• AIM: Find "What out of" in the records that follow; print that line and each subsequent line through the last one, verbatim and with nothing added.

Data records

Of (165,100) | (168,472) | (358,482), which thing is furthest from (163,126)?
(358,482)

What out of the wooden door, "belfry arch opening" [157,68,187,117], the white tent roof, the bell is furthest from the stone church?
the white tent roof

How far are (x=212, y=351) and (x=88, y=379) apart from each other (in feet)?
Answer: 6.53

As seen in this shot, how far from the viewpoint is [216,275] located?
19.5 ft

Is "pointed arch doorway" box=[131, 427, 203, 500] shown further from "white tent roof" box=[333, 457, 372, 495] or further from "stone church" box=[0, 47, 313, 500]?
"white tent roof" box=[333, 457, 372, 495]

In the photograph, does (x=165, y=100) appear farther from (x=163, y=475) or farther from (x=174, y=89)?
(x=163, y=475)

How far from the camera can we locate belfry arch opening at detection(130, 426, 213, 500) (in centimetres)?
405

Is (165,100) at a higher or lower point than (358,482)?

• CORRECT RESPONSE:
What out of the wooden door, "belfry arch opening" [157,68,187,117], the white tent roof, the bell is furthest from the stone church?
the white tent roof

How far are (x=212, y=351) and (x=88, y=379) apart from each other (in feet)?
Answer: 6.53

As seen in this shot, how far from the viewpoint is [216,275] located?
19.5 ft

Is "pointed arch doorway" box=[131, 427, 203, 500] shown further from "white tent roof" box=[333, 457, 372, 495] or further from "stone church" box=[0, 47, 313, 500]?
"white tent roof" box=[333, 457, 372, 495]

In the photograph, does (x=165, y=100) appear farther from (x=163, y=475) or farther from (x=174, y=89)?
(x=163, y=475)

How far from the camera can we locate belfry arch opening at detection(130, 426, 213, 500) (in centimetres)?
405

Is (165,100) at a higher or lower point than (358,482)?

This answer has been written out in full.